Above all else, Manning and Assange are both hackers. This is to say that, while they are both dissidents, they are motivated by forces other than political advantage. Assange, for example, cares not about what country his organization has information on, but how many documents they are able to leak. This is illustrated by the release of documents concerning Kenya.
This has created a “godawful mess” in regards to diplomatic relations. Diplomats “personify nations, and nations are brutal, savage, feral entities.” As a result of this, diplomats often find themselves faced with jeopardous situations hiding only behind “discretion;... when diplomats tell foreigners what they really think, war results.”
“US diplomats used to know what to do with dissidents in other nations. If they were communists they got briskly repressed, but if they had anything like a free-market outlook, then US diplomats had a whole arsenal of gentle and supportive measures; Radio Free Europe, publication in the West, awards, foreign travel, flattery, moral support; discreet things, in a word, but exceedingly useful things.”
While the US has Manning locked away in a military prision, Assange remains at large. However, “it’s not just about him and the burning urge to punish him; it’s about the public risks to the reputation of the USA.” The NSA and other information gathering agencies function to intercept data from other nations for their host nation’s consumption. The irony of the situation presents itself as “if Assange had happened to out the cable-library of some outlaw pariah state, say, Paraguay or North Korea, the US State Department would be heaping lilies at his feet.”

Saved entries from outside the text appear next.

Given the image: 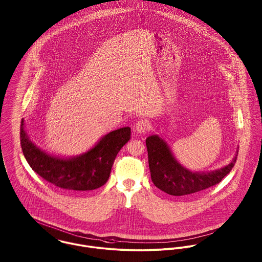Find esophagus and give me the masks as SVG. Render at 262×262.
<instances>
[{
	"label": "esophagus",
	"mask_w": 262,
	"mask_h": 262,
	"mask_svg": "<svg viewBox=\"0 0 262 262\" xmlns=\"http://www.w3.org/2000/svg\"><path fill=\"white\" fill-rule=\"evenodd\" d=\"M135 129L138 133H146L147 131H149L150 124L147 120H139L136 125H135Z\"/></svg>",
	"instance_id": "esophagus-1"
}]
</instances>
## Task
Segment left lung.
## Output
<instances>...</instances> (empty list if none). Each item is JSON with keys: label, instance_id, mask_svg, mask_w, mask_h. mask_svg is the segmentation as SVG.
Segmentation results:
<instances>
[{"label": "left lung", "instance_id": "left-lung-1", "mask_svg": "<svg viewBox=\"0 0 262 262\" xmlns=\"http://www.w3.org/2000/svg\"><path fill=\"white\" fill-rule=\"evenodd\" d=\"M151 180L154 186L171 195L190 194L219 184L233 168L237 153L232 161L220 169L190 171L173 156L168 144L158 135L146 138Z\"/></svg>", "mask_w": 262, "mask_h": 262}]
</instances>
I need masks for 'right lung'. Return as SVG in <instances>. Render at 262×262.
I'll use <instances>...</instances> for the list:
<instances>
[{"label":"right lung","instance_id":"1","mask_svg":"<svg viewBox=\"0 0 262 262\" xmlns=\"http://www.w3.org/2000/svg\"><path fill=\"white\" fill-rule=\"evenodd\" d=\"M20 138L27 162L41 178L63 189L84 191L107 183L118 152L131 138V128L114 130L93 148L73 157H60L38 147L25 131L23 120Z\"/></svg>","mask_w":262,"mask_h":262}]
</instances>
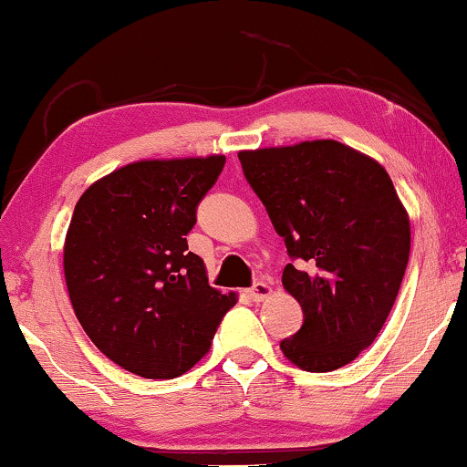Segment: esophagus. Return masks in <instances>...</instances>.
<instances>
[{
	"instance_id": "obj_1",
	"label": "esophagus",
	"mask_w": 467,
	"mask_h": 467,
	"mask_svg": "<svg viewBox=\"0 0 467 467\" xmlns=\"http://www.w3.org/2000/svg\"><path fill=\"white\" fill-rule=\"evenodd\" d=\"M247 293H250L252 302H265V299L271 295V286L267 282H256V285H254Z\"/></svg>"
}]
</instances>
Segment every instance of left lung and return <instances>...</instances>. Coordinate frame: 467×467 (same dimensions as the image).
<instances>
[{
    "mask_svg": "<svg viewBox=\"0 0 467 467\" xmlns=\"http://www.w3.org/2000/svg\"><path fill=\"white\" fill-rule=\"evenodd\" d=\"M244 174L285 237L282 286L304 326L280 342L288 362L327 373L373 345L410 261L411 228L386 168L336 140L239 150Z\"/></svg>",
    "mask_w": 467,
    "mask_h": 467,
    "instance_id": "8db88e82",
    "label": "left lung"
}]
</instances>
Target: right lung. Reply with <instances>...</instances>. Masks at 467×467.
<instances>
[{"instance_id":"add662e5","label":"right lung","mask_w":467,"mask_h":467,"mask_svg":"<svg viewBox=\"0 0 467 467\" xmlns=\"http://www.w3.org/2000/svg\"><path fill=\"white\" fill-rule=\"evenodd\" d=\"M223 163V155L141 159L77 200L64 239L70 304L94 345L129 373H187L237 304V293L209 285L185 239Z\"/></svg>"}]
</instances>
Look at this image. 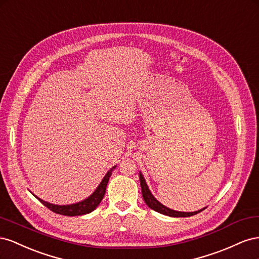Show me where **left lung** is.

“The world has lousy diplomacy now.” Even before the release of the cables, as a result of the occupations in the Middle East, in addition to mounting tensions elsewhere in the world, nations were not able “to coherently tackle heroin, hydrogen bombs, global warming and financial collapse.” The truth is: “this is gonna get worse before it gets better, and it’s gonna get worse for a long time. Like leaks in a house where the pipes froze.”
Click here to read the full article from Webstock.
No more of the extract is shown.